The weekend of Nov. 24-25, Mote Marine Laboratory collected the dolphins for testing. They were two of four found in the Tampa Bay area.

Kim Amendola, media adviser for the southeast region for the National Oceanic and Atmospheric Administration, informed The Islander Nov. 30 that 42 dolphins had stranded/died since Nov. 21. Those numbers, when added to a tally of dolphin deaths attributed to red tide since the bloom began a year ago, bring the known total of deceased Gulf dolphins to 123.

A third of the dead dolphins were found Nov. 21-30 and scientists were scrambling to decipher why.

“Of the 16 dolphins from this event tested so far, all 16 tested positive for red tide,” Amendola said. “It’s suspected red tide is the cause of the other stranded dolphins as well. However, it may take weeks to get test results back from more animals.”

The job of collection and necropsy has fallen to Mote Marine’s Gretchen Lovewell and her team.

The team has been on the front lines, pulling in deceased dolphins, taking tissue samples and attempting to pinpoint the causes of death.

Further south, dolphins also are dying.

Between Nov. 21-29, 37 dolphins washed ashore, with 15 of those appearing Nov. 27 alone, the Naples News-Press reported.

Meanwhile, for Manatee County, the National Weather Service issued a four -day beach hazard alert Nov. 26, then extended it through Monday, Dec. 3. Potential red tide respiratory irritation impacts were cited as the reason and the hazard reached inland to Interstate 75.

Also, water samples taken by the Florida Fish and Wildlife Conservation Commission continued to show concentrations of red tide in the area.

Medium concentrations of 100,000- to 1 million-parts per liter were found at the Palma Sola Causeway bridge Nov. 26, while water at the Longboat Pass Boat Ramp in Bradenton Beach showed low concentrations of 10,000 to 100,000.

The numbers reflected lower levels of red tide as concentrations continued to bounce up and down.

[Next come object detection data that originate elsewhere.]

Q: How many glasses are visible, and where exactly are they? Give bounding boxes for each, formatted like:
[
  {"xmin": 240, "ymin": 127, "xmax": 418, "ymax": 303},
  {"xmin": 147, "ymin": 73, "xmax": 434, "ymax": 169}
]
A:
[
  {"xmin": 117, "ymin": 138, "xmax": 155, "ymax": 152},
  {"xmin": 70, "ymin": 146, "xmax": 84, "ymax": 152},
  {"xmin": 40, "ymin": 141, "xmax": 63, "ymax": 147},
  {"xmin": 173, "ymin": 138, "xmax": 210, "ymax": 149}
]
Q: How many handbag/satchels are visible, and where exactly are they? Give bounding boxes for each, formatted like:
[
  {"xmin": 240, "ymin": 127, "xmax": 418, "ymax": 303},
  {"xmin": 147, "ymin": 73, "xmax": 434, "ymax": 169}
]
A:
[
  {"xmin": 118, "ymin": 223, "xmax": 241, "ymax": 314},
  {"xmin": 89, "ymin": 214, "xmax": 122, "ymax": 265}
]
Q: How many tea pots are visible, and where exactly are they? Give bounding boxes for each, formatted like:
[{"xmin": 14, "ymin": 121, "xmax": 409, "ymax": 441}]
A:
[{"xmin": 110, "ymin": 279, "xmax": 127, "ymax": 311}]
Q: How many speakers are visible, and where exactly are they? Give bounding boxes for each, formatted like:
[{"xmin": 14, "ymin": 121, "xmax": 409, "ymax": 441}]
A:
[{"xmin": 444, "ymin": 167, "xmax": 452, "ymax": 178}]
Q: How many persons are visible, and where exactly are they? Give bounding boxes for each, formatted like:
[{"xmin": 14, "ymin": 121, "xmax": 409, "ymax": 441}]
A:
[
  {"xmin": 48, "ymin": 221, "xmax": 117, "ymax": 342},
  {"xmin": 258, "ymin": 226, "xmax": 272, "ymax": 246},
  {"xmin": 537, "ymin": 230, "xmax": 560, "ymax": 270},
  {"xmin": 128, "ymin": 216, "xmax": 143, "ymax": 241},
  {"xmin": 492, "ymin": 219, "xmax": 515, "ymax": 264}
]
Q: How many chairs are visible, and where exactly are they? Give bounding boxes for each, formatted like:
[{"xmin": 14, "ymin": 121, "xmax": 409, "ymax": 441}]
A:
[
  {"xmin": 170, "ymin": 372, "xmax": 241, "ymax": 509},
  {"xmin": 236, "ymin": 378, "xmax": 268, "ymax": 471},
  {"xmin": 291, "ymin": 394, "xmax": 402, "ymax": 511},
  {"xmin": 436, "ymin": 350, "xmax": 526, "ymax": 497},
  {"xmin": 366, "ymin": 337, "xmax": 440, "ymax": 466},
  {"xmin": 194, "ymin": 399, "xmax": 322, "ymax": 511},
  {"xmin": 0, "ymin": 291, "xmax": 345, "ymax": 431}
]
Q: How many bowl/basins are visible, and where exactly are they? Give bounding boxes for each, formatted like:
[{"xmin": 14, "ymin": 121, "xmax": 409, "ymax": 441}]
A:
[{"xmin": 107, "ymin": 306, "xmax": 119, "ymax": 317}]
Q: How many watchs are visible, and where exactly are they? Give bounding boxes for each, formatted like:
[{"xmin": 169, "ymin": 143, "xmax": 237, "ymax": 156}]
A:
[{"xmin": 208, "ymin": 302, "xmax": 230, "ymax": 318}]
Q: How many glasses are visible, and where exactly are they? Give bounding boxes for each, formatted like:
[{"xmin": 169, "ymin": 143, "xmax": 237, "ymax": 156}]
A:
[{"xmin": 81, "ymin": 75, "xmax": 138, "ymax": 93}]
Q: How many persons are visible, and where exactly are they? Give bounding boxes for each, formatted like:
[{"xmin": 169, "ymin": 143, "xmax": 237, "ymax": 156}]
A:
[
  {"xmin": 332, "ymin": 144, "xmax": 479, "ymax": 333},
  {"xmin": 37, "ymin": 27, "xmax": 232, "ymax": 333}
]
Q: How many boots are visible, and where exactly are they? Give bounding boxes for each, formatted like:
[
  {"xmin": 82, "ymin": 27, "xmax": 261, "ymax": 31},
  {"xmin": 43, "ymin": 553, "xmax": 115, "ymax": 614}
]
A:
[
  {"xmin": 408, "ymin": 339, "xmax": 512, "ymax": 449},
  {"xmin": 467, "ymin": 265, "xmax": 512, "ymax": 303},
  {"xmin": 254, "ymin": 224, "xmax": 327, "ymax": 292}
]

Locals hoped the cold snap Nov. 27-29 would help tamp down the red tide, but those hopes were dashed.

Scientists at the Florida Fish and Wildlife Institute in St. Petersburg said the traditional lore that winter and cold water kill a red tide bloom is not true.

The institute said in October that a drop in the water temperature would have no effect on a red tide bloom.

Snowbirds have begun returning to Anna Maria Island for the winter, and shops and restaurants are filling up once again.

But red tide continued to percolate in the Gulf, and scientists continued to struggle with understanding why.